On 3 May 1917, Transylvania sailed from Marseille to Alexandria with a full complement of troops, escorted by the Japanese destroyers Matsu and .

At 10 am on 4 May Transylvania was struck in the port engine room by a torpedo fired by the German U-boat under the command of Otto Schultze. At the time the ship was about 2.5 mi south of Cape Vado near Savona, in the Gulf of Genoa. Matsu came alongside Transylvania and began to take on board troops while Sakaki circled to force the submarine to remain submerged. Twenty minutes later a second torpedo was seen coming straight for Matsu, which saved herself by going astern at full speed. The torpedo hit Transylvania instead, which sank immediately. Ten crew members, 29 army officers and 373 soldiers lost their lives.
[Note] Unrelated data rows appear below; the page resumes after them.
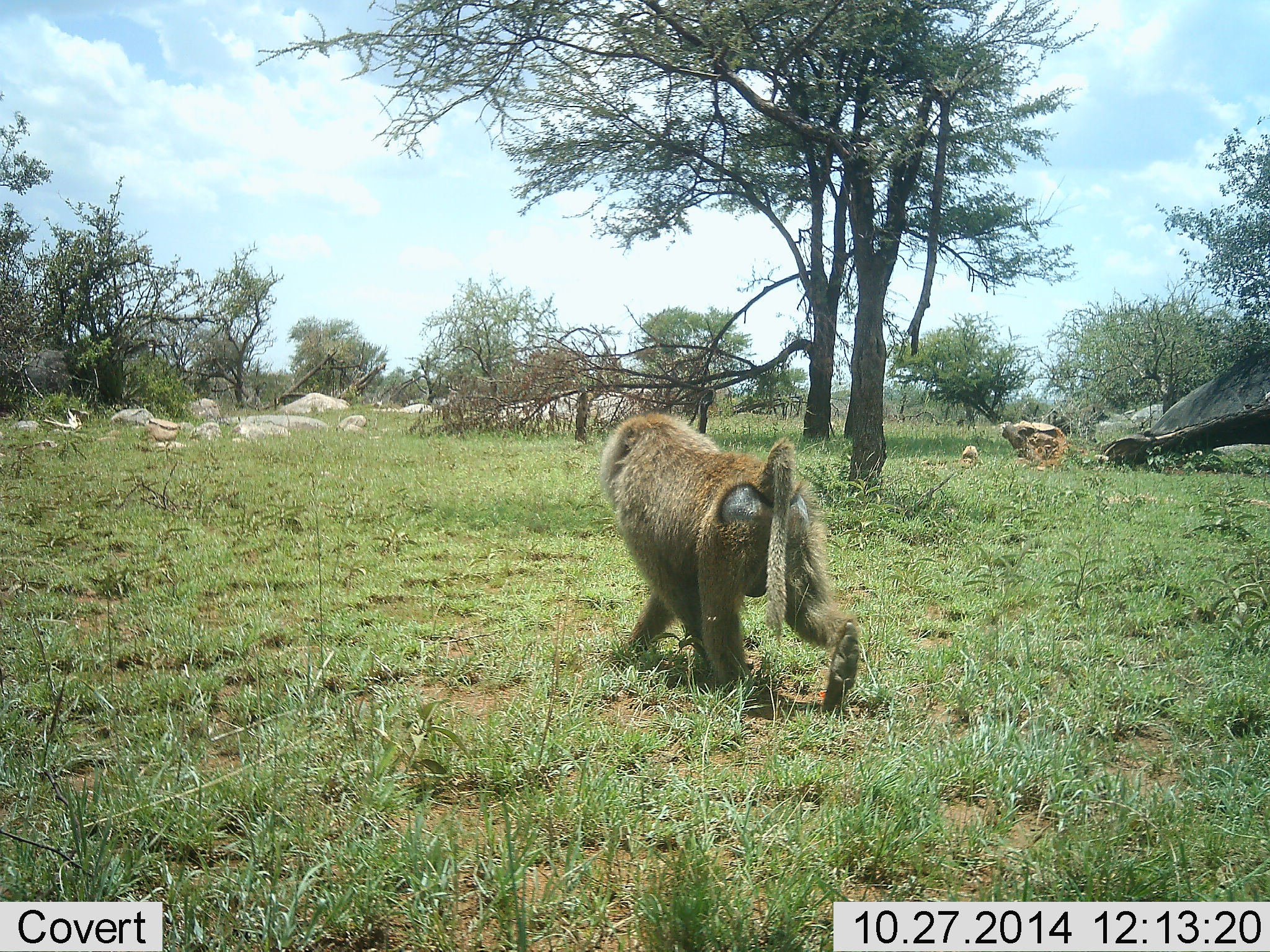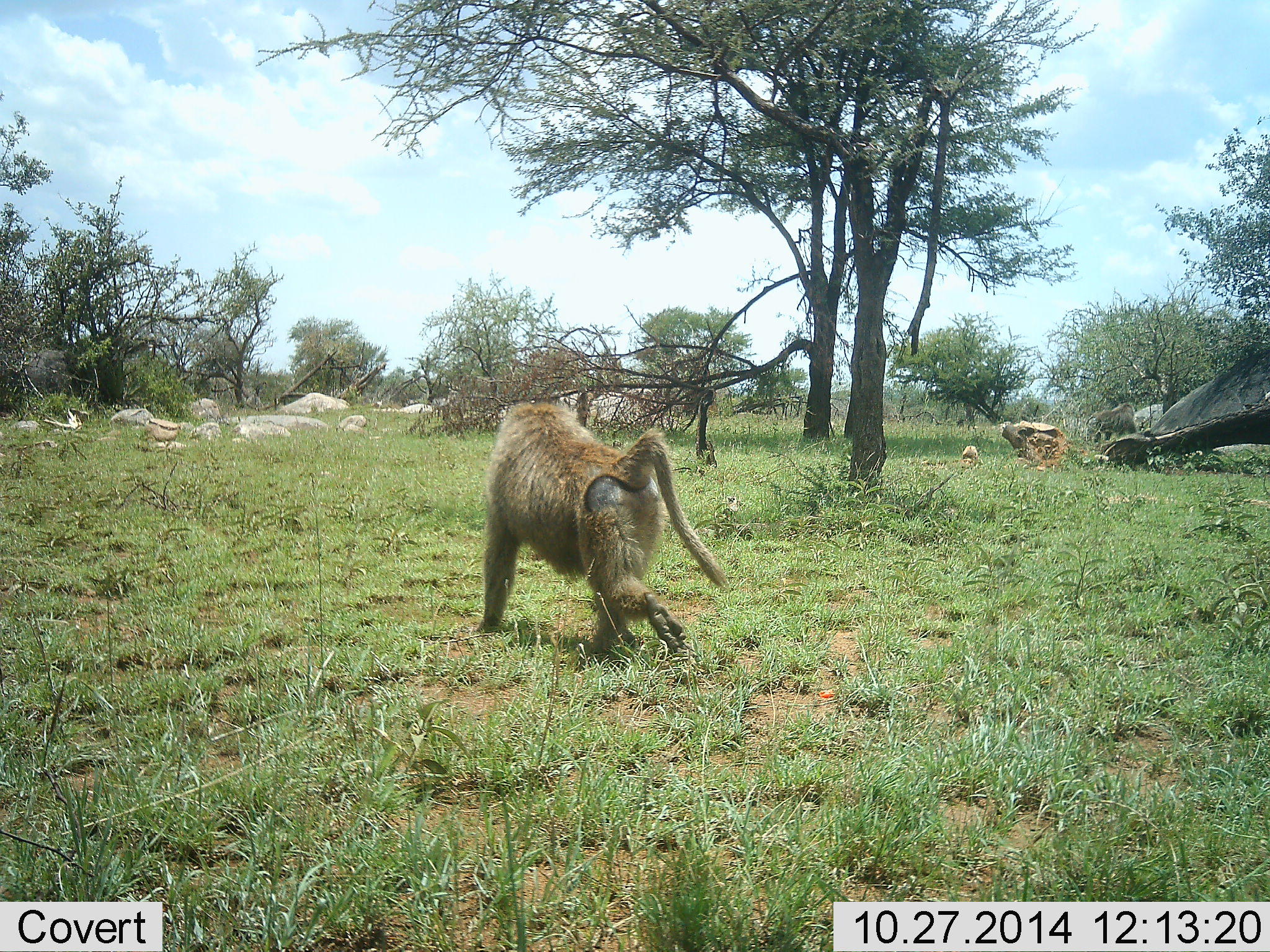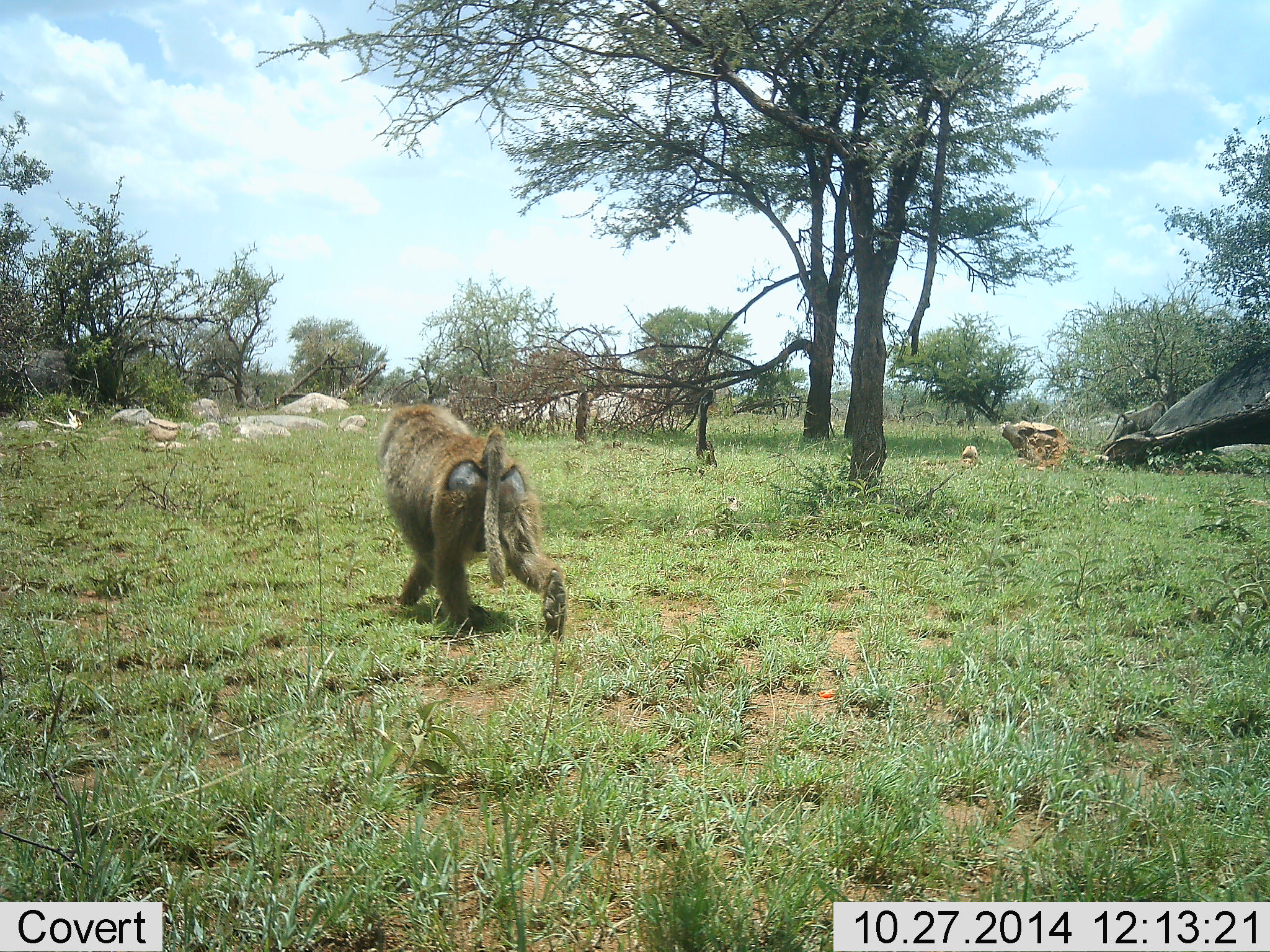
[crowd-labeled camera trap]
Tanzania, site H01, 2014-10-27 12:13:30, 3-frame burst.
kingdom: Animalia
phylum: Chordata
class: Mammalia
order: Primates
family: Cercopithecidae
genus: Papio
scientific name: Papio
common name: baboon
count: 2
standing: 0%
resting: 0%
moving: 100%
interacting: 0%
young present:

Many bodies of victims were recovered at Savona and buried two days later, in a special plot in the town cemetery. Others are buried elsewhere in Italy, France, Monaco and Spain. The Savona Town Cemetery contains 85 Commonwealth burials from the First World War, all but two of them casualties from Transylvania. Within the cemetery is the Savona Memorial which commemorates a further 275 casualties who died when Transylvania sank, but whose graves are unknown. Amongst those killed was the cricketer Major Richard Worsley.

The wreck of Transylvania was discovered by the Italian Carabinieri on 7 October 2011 off the coast of the island of Bergeggi at an approximate depth of 630 m.